BONDOWOSO | LIPUTAN9NEWS
Saya kerapkali melihat langsung melalui media sosial KDM turun langsung memperbaiki saluran air yang tersumbat yang berada didaerahnya. Tidak hanya itu, KDM tanpa ragu mengeluarkan uang pribadinya puluhan hingga ratusan juta rupiah dari hasil channel YouTube yang dimilikinya bukan uang anggaran pemerintah membayar dan menggaji orang untuk membersikan sungai, selokan dan irigasi air lainya yang mengalami ketersumbatan.
Ditengah eskalasi krisis ekologi global yang ditandai oleh perubahan iklim ekstrem, degradasi keanekaragaman hayati, serta pencemaran udara, tanah, dan air—muncul kebutuhan mendesak untuk mengadopsi pendekatan-pendekatan baru dalam pengelolaan lingkungan. Pendekatan konvensional yang mengandalkan teknologi tinggi dan kebijakan teknokratik seringkali gagal menyentuh akar permasalahan, terutama ketika tidak melibatkan dimensi sosial dan kultural masyarakat. Dalam konteks ini, perhatian semakin mengarah pada pendekatan berbasis nilai dan kearifan lokal, yang diyakini mampu menciptakan hubungan yang lebih harmonis dan berkelanjutan antara manusia dan alam.
Salah satu pendekatan yang mencuat di Indonesia adalah pendekatan kebudayaan yang diinisiasi oleh Kang Dedi Mulyadi (KDM) mantan Bupati Purwakarta dan Gubernur Jawa Barat sekaligus tokoh publik yang dikenal luas karena upayanya dalam merawat alam melalui pelibatan unsur-unsur budaya Sunda. Dengan menjadikan warisan budaya sebagai medium untuk menyampaikan pesan-pesan ekologis, Kang Dedi tidak hanya memperkenalkan model konservasi yang berakar kuat pada identitas lokal, tetapi juga memantik kesadaran kolektif masyarakat untuk kembali menghargai alam sebagai bagian tak terpisahkan dari kehidupan sehari-hari.

········

# PERMINTAAN:
Tuliskan lanjutan teks tentang pendekatan budaya Kang Dedi Mulyadi terhadap lingkungan, dimulai tepat setelah kalimat terakhirnya. Materi sesudah ini tidak ada hubungannya dengan teks tentang pendekatan budaya Kang Dedi Mulyadi terhadap lingkungan.

········

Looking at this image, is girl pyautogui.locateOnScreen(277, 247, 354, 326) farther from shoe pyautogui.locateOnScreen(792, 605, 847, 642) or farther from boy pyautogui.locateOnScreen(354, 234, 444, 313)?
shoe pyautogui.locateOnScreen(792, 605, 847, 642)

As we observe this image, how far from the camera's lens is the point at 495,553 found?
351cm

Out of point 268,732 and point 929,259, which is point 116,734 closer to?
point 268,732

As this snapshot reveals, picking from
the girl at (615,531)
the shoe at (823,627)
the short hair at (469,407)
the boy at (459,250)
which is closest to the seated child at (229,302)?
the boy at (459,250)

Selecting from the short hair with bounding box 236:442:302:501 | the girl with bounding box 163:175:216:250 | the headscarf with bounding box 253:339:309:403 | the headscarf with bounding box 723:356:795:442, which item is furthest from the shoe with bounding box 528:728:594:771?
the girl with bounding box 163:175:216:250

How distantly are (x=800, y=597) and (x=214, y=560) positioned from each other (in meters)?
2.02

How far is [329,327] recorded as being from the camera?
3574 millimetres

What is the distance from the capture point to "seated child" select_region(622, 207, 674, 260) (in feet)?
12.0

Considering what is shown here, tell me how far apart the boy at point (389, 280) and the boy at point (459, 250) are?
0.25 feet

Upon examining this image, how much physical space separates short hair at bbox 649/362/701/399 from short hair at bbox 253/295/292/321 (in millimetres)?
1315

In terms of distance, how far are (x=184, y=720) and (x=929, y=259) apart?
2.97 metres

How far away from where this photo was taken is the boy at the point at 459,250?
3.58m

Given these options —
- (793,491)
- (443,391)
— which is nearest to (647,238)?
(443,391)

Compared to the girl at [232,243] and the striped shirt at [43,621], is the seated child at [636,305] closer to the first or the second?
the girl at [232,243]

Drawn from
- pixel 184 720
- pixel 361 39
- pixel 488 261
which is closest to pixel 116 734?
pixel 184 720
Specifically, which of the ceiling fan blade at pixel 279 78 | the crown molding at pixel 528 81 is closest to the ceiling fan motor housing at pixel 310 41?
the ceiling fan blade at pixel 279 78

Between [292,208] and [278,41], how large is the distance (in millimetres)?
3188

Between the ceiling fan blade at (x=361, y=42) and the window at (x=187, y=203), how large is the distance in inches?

········

# JAWABAN TUGAS:
Lebih dari sekadar fenomena lokal, pendekatan yang diusung oleh KDM sejatinya sejalan dengan pemikiran kontemporer dalam literatur ilmiah internasional, yang menekankan pentingnya integrasi antara nilai budaya dan pelestarian lingkungan. Berbagai penelitian menunjukkan bahwa keberhasilan program konservasi sangat bergantung pada sejauh mana intervensi tersebut selaras dengan nilai-nilai sosial dan budaya masyarakat setempat. Dalam hal ini, model pelestarian berbasis kebudayaan tidak hanya dinilai relevan, tetapi juga menjadi strategi yang potensial untuk menjembatani kesenjangan antara sains lingkungan dan praktik masyarakat.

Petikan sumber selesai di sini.